The plasma protein binding (mostly to albumin) is greater than 98%. Furosemide is mostly eliminated in the non-conjugated form, mainly by secretion at the level of the proximal tubule. Following intravenous administration, 60% to 70% of the furosemide dose is excreted in this way. The glucuronic metabolite of furosemide represents 10% to 20% of the substances recovered in the urine. The remaining dose is excreted in the faeces, probably after biliary secretion.

The terminal half-life of furosemide after intravenous administration is approximately 1 to 1.5 hours. Furosemide is excreted in breast milk. Furosemide crosses the barrier the placenta slowly transferring to the fetus. Furosemide reaches concentrations identical in the mother and in the fetus or newborn.

Renal insufficiency

In case of renal insufficiency, the elimination of furosemide is slower and its half-life is prolonged, the terminal half-life may reach 24 hours in patients with severe renal impairment.

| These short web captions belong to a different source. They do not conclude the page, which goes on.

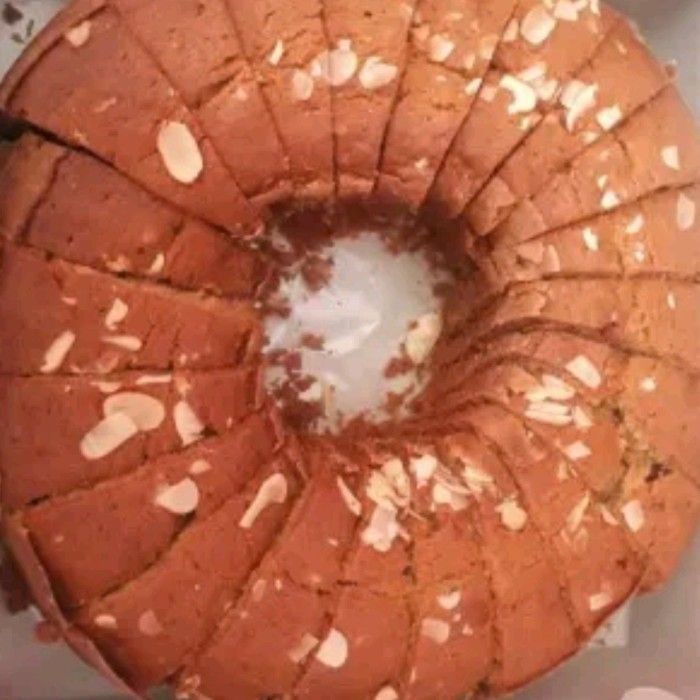 

Bolu Pisang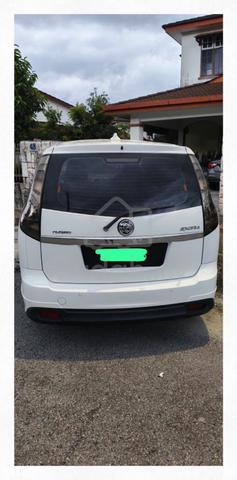 2022 Proton EXORA EXECUTIVE 1.6L (A) - 4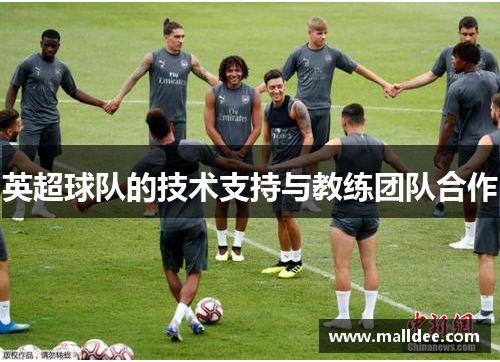 英超球队的技术支持与教练团队合作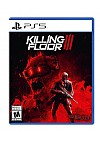 Killing Floor 3/PS5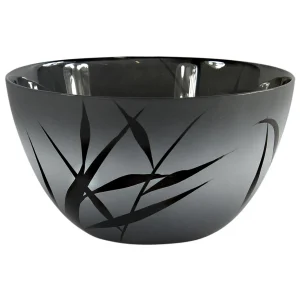 Skål Nebbioso 21 cm grå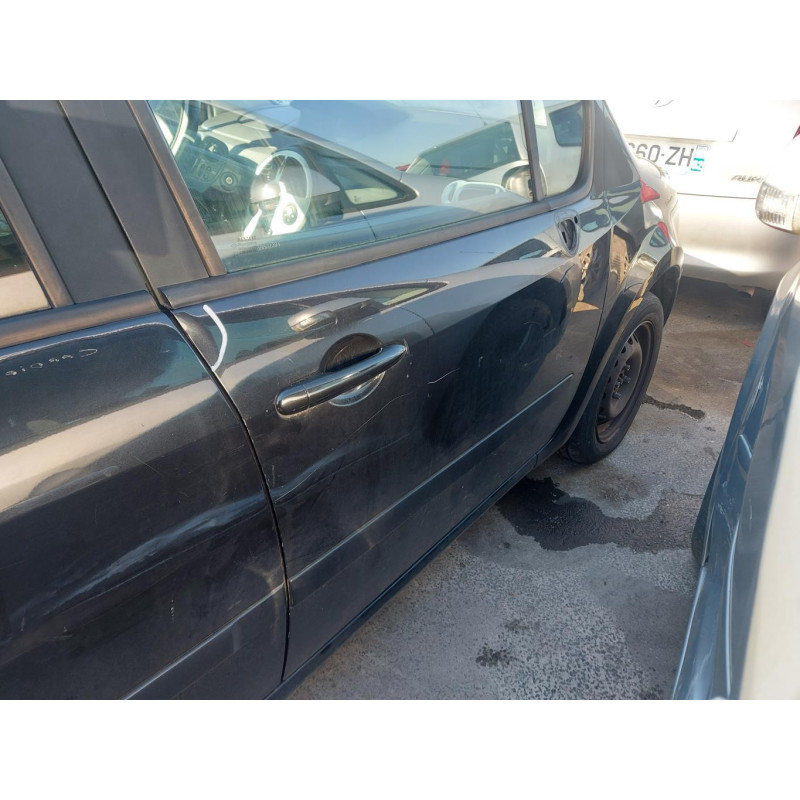 Poignee porte arriere droit RENAULT GRAND MODUS Photo n°13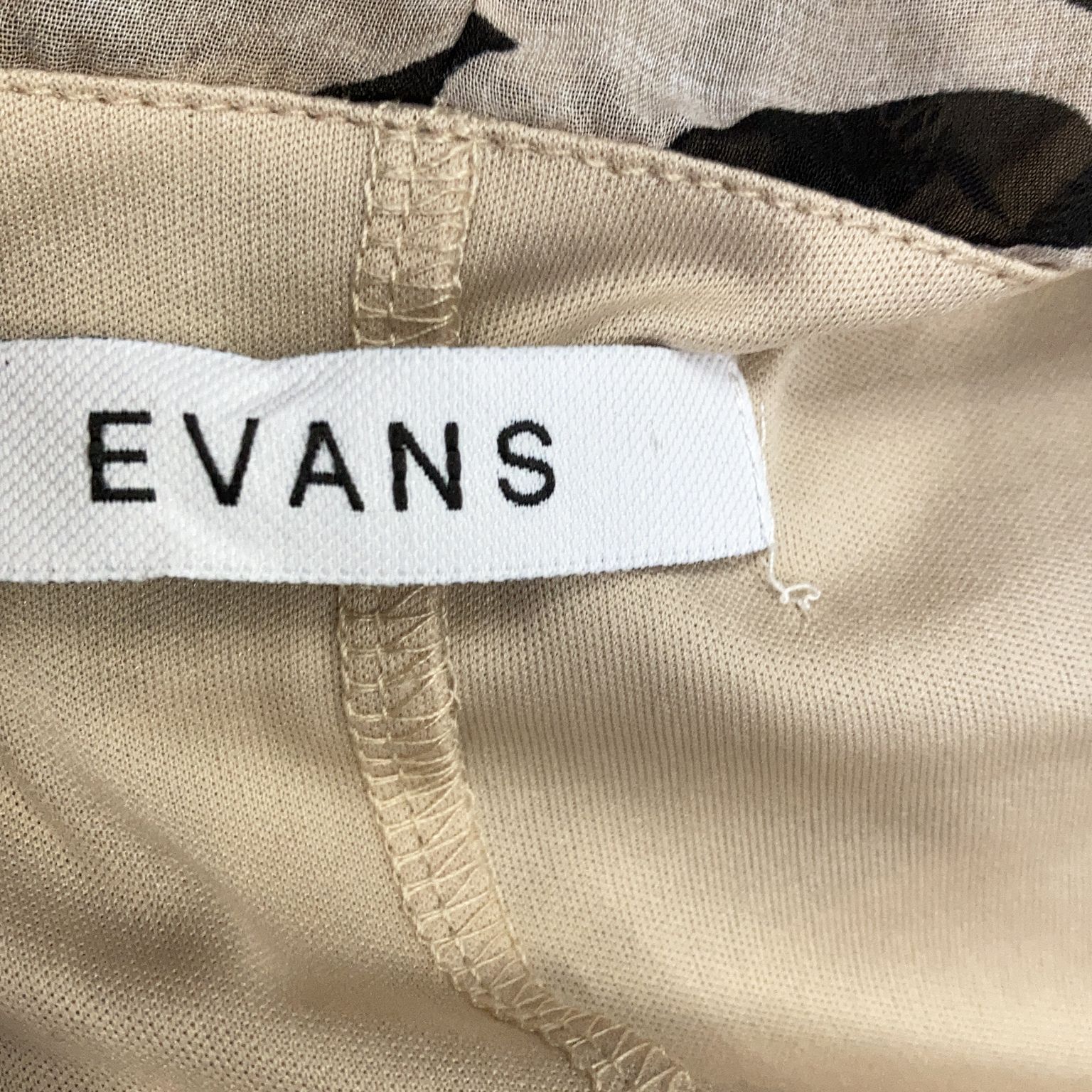 Evans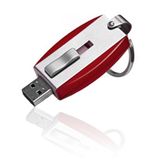 Curve Style USB Flash Disk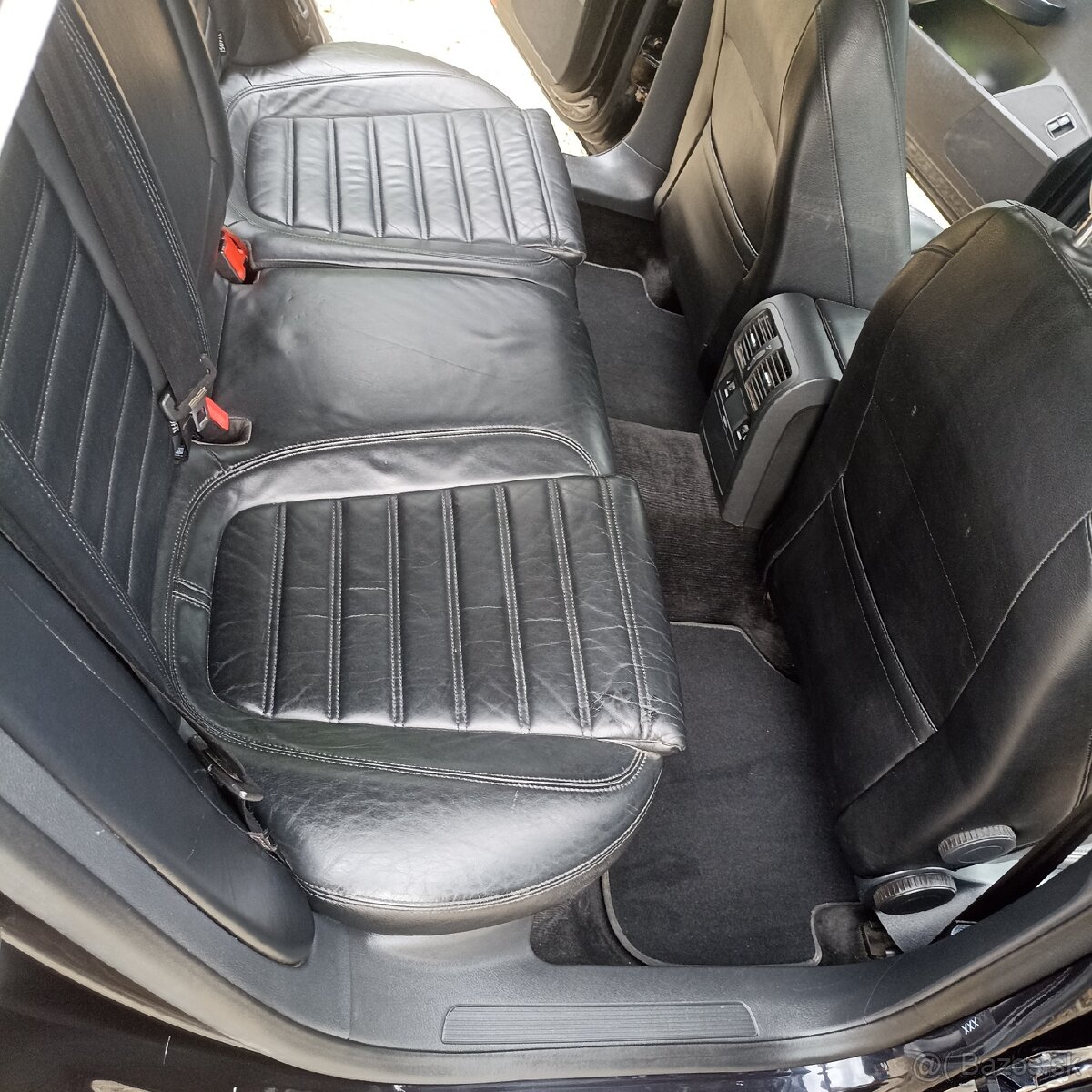 ZNIZENA CENA Volkswagen Passat B6 2.0 TDI 103kW DSG - 3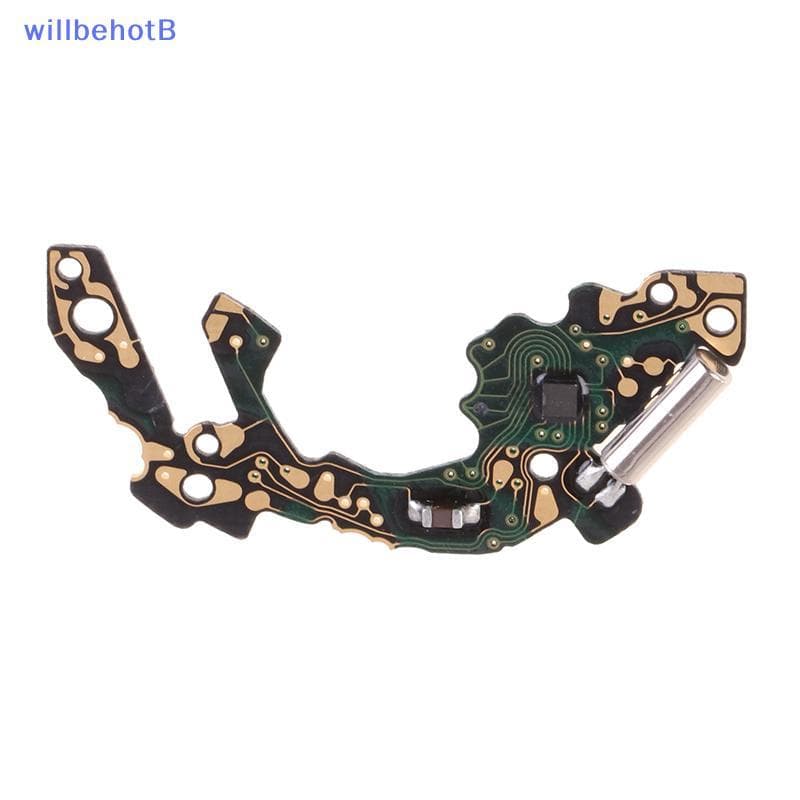 [WillbehotB] Placa De Circuito De Movimento De Relógio Peças Sobressalentes De Reparo Para OS10 OS20 OS60 Substituição D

In case of nephrotic syndrome, the lower concentration of plasma proteins leads to that higher concentrations of unconjugated (free) furosemide are achieved. Per On the other hand, the efficacy of furosemide is reduced in these patients, due to the intratubular albumin and decreased tubular secretion.

Furosemide is poorly dialysable in patients receiving hemodialysis, dialysis peritoneal or CAPD (Chronic Ambulatory Peritoneal Dialysis).

Hepatic insufficiency

In case of hepatic impairment, the half-life of furosemide in the order of 30% to 90%, mainly due to the higher volume of high. In addition, in this group of patients there is pharmacokinetic parameters. Congestive heart failure, severe hypertension, elderly Elimination of furosemide is slowed due to reduced renal function in patients with congestive heart failure, severe hypertension or in the elderly.

Premature and newborn infants

Depending on the maturity of the kidney, elimination of furosemide may be slower. The metabolism of the drug is also reduced in the case of children with insufficiency of glucuronization capacity. The terminal half-life is less than 12 hours in children with a post-conception age greater than 33 weeks. In children with terminal age is equal to that of adults.

Not applicable

Maize starch

Pregelatinised starch

Lactose monohydrate

Sodium starch glycolate (Type A)

Magnesium stearate

Not applicable.

3 years

Store in the original package in order to protect from light. This medicinal product does not require any special temperature storage conditions

Furosemide 40 mg tablets are supplied in white opaque PVDC coated PVC /Aluminum blisters of 10 and 14 Tablets.

Pack size: 28,30,50,56,84,90,98,100 tablets

Not all pack sizes may be marketed.

Any unused product or waste material should be disposed of in accordance with local requirements.